## Data lines

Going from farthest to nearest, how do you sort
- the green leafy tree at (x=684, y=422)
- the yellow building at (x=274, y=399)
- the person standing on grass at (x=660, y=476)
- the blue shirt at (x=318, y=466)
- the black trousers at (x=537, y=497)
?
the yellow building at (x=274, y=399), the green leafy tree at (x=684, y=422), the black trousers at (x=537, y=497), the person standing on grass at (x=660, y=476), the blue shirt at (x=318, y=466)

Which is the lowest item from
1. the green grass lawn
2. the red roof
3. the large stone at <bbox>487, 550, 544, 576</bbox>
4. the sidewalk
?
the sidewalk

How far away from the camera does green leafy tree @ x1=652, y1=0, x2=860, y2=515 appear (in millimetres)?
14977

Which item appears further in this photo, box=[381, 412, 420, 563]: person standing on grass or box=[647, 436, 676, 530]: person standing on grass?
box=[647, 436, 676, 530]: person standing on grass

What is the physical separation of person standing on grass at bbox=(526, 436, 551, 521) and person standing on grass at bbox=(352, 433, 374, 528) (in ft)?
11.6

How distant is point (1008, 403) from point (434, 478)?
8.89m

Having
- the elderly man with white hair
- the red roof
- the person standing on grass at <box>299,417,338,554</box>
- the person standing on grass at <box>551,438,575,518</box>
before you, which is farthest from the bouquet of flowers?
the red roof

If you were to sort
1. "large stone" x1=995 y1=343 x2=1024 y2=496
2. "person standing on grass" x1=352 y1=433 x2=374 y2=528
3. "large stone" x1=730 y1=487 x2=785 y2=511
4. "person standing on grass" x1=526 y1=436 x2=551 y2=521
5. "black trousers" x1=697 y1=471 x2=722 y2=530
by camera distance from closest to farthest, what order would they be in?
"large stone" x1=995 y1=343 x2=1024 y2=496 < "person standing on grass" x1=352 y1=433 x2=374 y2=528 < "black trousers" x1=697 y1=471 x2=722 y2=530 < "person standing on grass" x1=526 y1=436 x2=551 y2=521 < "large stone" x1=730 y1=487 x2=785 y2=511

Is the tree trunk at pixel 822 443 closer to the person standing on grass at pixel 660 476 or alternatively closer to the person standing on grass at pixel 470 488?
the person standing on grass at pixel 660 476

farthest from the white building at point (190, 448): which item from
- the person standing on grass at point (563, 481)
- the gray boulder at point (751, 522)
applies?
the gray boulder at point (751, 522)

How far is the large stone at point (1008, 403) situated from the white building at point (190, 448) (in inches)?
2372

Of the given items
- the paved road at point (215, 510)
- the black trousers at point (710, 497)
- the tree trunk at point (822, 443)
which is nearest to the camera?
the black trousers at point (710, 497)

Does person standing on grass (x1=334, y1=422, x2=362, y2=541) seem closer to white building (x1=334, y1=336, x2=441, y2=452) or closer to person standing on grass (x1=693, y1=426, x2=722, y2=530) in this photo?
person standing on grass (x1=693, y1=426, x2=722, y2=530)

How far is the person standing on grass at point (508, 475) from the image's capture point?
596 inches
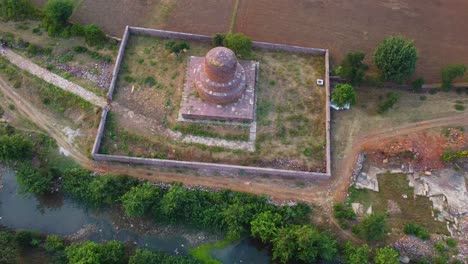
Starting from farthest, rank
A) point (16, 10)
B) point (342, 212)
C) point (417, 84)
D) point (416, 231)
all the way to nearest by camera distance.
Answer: point (16, 10) < point (417, 84) < point (342, 212) < point (416, 231)

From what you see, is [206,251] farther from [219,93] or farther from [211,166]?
[219,93]

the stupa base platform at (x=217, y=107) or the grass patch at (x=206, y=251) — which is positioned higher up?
the stupa base platform at (x=217, y=107)

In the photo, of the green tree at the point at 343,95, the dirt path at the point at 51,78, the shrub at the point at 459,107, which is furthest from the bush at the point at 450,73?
the dirt path at the point at 51,78

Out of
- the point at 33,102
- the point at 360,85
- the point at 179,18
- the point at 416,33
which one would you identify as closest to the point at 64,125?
the point at 33,102

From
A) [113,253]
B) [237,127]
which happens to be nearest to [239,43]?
[237,127]

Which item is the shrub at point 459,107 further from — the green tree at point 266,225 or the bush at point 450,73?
the green tree at point 266,225

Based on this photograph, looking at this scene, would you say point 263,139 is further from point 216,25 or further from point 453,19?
point 453,19
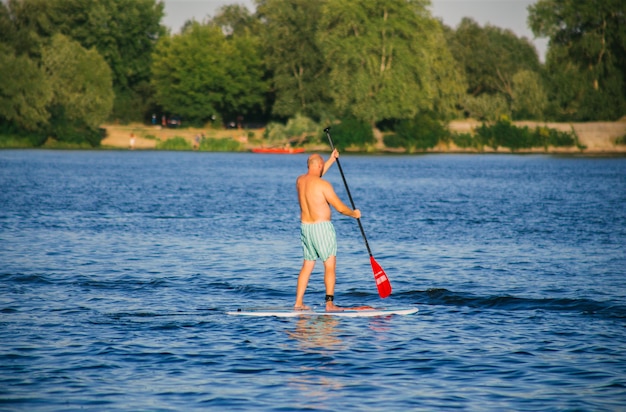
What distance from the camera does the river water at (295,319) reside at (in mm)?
10938

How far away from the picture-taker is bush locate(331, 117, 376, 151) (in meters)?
102

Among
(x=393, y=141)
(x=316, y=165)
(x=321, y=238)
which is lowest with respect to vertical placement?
(x=321, y=238)

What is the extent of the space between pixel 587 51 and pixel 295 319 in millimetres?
88435

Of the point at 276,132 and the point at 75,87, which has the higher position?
the point at 75,87

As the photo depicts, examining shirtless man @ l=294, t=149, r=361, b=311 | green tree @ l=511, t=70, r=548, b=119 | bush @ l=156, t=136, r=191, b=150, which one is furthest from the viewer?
bush @ l=156, t=136, r=191, b=150

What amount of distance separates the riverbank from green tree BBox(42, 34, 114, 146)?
254 inches

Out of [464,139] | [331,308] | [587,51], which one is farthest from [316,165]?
[464,139]

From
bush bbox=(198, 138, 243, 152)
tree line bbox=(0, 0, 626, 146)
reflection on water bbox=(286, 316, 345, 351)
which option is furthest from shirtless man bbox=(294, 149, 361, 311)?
bush bbox=(198, 138, 243, 152)

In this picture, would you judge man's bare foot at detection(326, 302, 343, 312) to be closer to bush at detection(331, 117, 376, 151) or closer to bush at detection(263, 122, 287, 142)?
bush at detection(331, 117, 376, 151)

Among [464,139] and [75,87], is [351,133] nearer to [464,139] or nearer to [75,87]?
[464,139]

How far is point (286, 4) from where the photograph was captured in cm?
10700

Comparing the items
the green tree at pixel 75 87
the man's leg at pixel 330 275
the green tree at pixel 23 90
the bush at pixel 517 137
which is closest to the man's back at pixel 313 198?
the man's leg at pixel 330 275

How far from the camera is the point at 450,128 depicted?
10469cm

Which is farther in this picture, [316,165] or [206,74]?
[206,74]
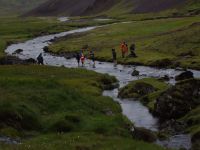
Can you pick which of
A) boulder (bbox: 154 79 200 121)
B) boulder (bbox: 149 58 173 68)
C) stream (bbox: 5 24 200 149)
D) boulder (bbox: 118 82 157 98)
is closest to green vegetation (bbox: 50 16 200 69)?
boulder (bbox: 149 58 173 68)

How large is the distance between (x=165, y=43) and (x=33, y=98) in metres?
73.8

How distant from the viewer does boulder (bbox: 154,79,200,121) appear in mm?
50938

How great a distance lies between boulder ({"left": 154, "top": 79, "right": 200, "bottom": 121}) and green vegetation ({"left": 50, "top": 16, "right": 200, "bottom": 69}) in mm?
33891

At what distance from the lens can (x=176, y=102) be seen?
168ft

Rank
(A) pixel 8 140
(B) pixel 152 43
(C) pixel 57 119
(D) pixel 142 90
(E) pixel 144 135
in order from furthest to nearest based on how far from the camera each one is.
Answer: (B) pixel 152 43 → (D) pixel 142 90 → (C) pixel 57 119 → (E) pixel 144 135 → (A) pixel 8 140

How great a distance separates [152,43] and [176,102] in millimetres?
71836

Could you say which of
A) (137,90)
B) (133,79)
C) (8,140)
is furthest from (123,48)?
(8,140)

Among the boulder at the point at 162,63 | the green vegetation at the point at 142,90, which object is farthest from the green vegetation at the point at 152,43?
the green vegetation at the point at 142,90

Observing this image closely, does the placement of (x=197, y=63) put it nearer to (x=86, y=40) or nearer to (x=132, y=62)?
(x=132, y=62)

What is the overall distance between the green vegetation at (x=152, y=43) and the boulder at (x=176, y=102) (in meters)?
33.9

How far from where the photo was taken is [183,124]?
153 ft

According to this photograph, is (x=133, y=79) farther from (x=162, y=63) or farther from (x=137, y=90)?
(x=162, y=63)

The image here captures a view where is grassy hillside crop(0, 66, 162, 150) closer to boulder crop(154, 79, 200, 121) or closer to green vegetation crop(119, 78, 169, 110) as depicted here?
boulder crop(154, 79, 200, 121)

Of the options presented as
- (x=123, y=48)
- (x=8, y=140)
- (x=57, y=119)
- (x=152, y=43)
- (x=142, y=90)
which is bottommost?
(x=142, y=90)
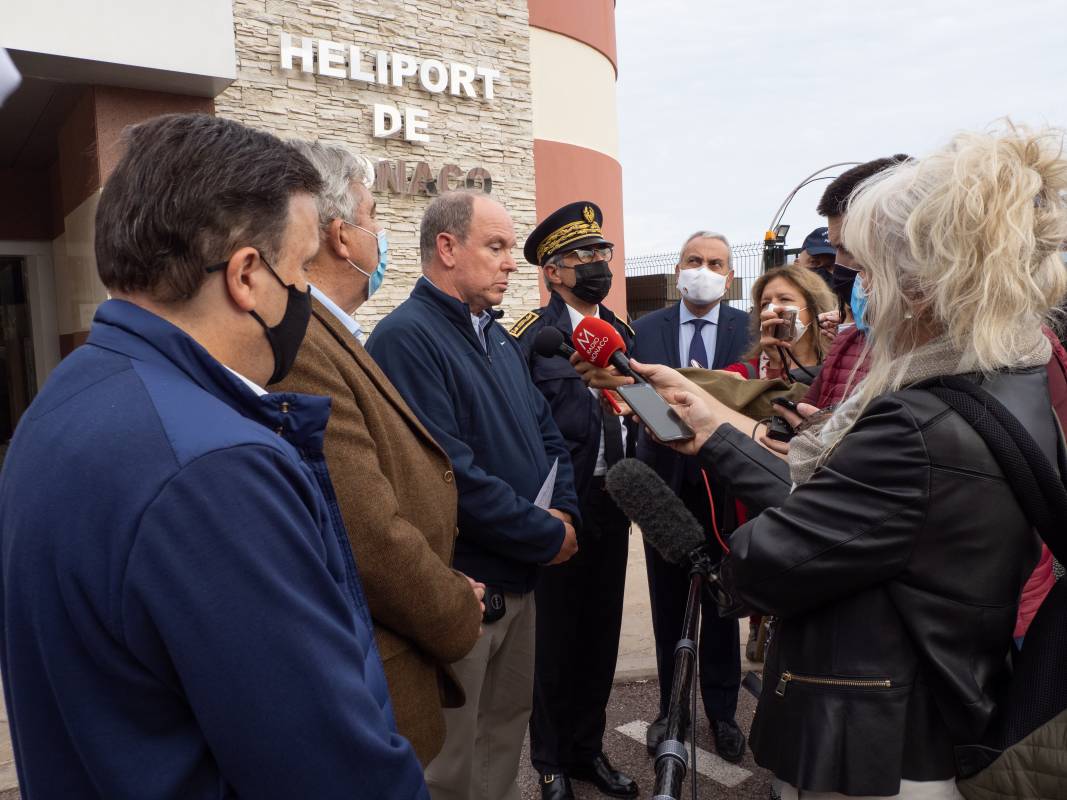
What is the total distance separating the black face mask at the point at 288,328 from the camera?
1232 millimetres

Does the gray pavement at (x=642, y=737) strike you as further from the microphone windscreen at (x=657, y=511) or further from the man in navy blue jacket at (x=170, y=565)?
the man in navy blue jacket at (x=170, y=565)

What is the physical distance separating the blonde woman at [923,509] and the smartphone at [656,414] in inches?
20.5

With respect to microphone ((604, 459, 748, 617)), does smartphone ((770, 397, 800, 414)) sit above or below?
above

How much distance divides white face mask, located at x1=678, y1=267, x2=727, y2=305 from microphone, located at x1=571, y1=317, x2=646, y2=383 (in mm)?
1662

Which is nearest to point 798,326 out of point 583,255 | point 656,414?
point 583,255

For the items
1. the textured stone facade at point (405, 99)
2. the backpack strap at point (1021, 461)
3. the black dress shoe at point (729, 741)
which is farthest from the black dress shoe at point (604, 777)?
the textured stone facade at point (405, 99)

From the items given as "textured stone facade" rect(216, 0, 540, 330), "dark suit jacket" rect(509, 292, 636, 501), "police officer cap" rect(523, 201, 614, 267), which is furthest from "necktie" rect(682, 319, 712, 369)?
"textured stone facade" rect(216, 0, 540, 330)

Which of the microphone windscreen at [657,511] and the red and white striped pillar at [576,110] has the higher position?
the red and white striped pillar at [576,110]

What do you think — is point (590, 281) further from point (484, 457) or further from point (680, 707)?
point (680, 707)

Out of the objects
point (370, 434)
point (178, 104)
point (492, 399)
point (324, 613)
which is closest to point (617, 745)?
point (492, 399)

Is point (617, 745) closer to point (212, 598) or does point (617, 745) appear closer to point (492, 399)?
point (492, 399)

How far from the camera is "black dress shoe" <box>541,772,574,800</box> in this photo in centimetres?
326

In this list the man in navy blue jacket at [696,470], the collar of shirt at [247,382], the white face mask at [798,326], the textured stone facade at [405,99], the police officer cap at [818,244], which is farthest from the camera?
the textured stone facade at [405,99]

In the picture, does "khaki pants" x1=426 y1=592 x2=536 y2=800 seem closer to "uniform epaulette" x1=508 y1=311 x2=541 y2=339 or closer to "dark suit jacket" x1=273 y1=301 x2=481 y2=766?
"dark suit jacket" x1=273 y1=301 x2=481 y2=766
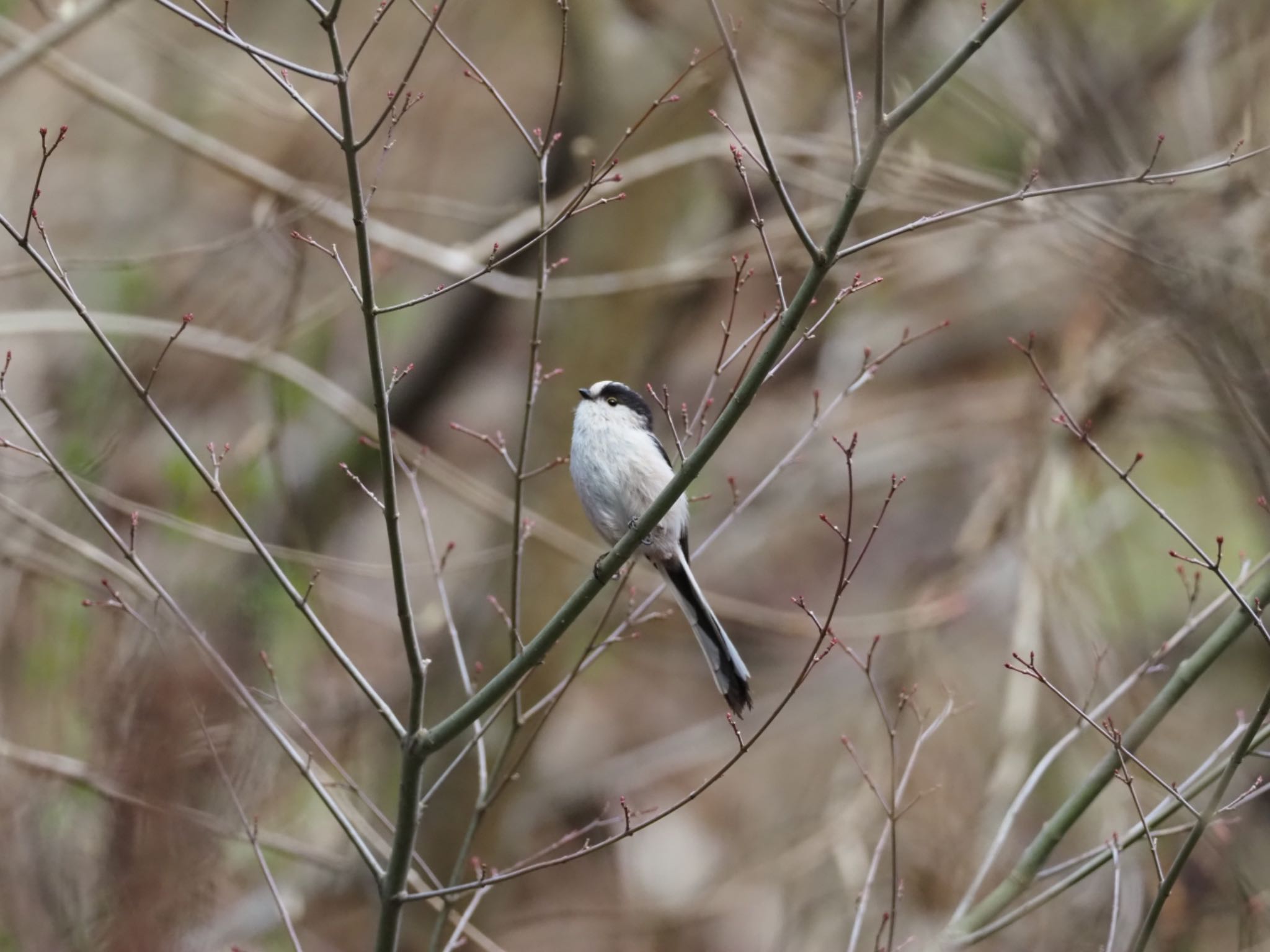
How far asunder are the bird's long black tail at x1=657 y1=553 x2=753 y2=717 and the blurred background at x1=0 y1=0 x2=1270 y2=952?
34cm

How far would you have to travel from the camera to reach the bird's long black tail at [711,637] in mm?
3916

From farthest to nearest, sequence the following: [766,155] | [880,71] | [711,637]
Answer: [711,637] < [766,155] < [880,71]

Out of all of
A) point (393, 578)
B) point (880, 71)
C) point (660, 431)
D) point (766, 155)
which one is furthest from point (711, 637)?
point (660, 431)

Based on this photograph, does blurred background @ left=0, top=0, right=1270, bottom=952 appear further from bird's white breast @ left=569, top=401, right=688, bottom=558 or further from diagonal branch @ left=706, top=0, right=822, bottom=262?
diagonal branch @ left=706, top=0, right=822, bottom=262

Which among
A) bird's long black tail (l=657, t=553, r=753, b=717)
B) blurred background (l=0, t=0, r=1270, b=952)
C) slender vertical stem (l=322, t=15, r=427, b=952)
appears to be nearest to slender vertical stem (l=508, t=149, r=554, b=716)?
slender vertical stem (l=322, t=15, r=427, b=952)

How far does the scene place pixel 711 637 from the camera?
4137 mm

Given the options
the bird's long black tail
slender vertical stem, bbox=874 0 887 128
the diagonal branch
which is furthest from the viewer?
the bird's long black tail

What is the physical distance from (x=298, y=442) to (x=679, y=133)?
9.72ft

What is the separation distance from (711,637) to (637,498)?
0.56 meters

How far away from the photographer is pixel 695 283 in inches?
269

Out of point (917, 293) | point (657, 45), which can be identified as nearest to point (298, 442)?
point (657, 45)

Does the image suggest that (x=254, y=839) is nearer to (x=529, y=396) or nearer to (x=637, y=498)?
(x=529, y=396)

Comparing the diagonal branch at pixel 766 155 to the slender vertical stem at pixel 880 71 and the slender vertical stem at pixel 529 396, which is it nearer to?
the slender vertical stem at pixel 880 71

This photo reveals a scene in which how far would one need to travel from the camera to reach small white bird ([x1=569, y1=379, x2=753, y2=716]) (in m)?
4.07
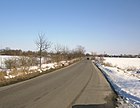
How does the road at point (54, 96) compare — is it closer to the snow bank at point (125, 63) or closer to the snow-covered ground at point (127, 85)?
the snow-covered ground at point (127, 85)

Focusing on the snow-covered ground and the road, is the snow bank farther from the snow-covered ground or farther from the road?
the road

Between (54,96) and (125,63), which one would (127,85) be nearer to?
(54,96)

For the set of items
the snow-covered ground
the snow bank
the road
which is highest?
the road

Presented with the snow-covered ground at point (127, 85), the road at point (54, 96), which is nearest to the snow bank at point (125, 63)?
the snow-covered ground at point (127, 85)

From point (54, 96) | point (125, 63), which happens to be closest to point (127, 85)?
point (54, 96)

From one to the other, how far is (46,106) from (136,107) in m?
3.49

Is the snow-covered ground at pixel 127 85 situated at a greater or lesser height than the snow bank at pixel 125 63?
greater

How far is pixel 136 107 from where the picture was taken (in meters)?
8.67

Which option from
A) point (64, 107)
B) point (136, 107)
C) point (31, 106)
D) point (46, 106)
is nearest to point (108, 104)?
point (136, 107)

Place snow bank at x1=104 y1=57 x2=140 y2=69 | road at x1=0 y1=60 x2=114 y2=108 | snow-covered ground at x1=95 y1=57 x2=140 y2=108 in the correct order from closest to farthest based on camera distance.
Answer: road at x1=0 y1=60 x2=114 y2=108
snow-covered ground at x1=95 y1=57 x2=140 y2=108
snow bank at x1=104 y1=57 x2=140 y2=69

## Stated exercise
Give back exactly the lines that run from the line with "Is the snow-covered" through the close of the material, counting both ends, and nothing more.

## Response to the exercise
Is the snow-covered ground at pixel 127 85 situated at a greater or lesser height than the snow bank at pixel 125 63?
greater

How far is pixel 136 107 from where the picture was taken (in meters)?
8.67

Which option from
A) point (64, 107)
B) point (136, 107)
C) point (31, 106)
D) point (46, 106)
is nearest to point (108, 104)?
point (136, 107)

Place snow bank at x1=104 y1=57 x2=140 y2=69 | road at x1=0 y1=60 x2=114 y2=108 | snow-covered ground at x1=95 y1=57 x2=140 y2=108 in the correct order from closest to farthest based on camera distance.
Answer: road at x1=0 y1=60 x2=114 y2=108
snow-covered ground at x1=95 y1=57 x2=140 y2=108
snow bank at x1=104 y1=57 x2=140 y2=69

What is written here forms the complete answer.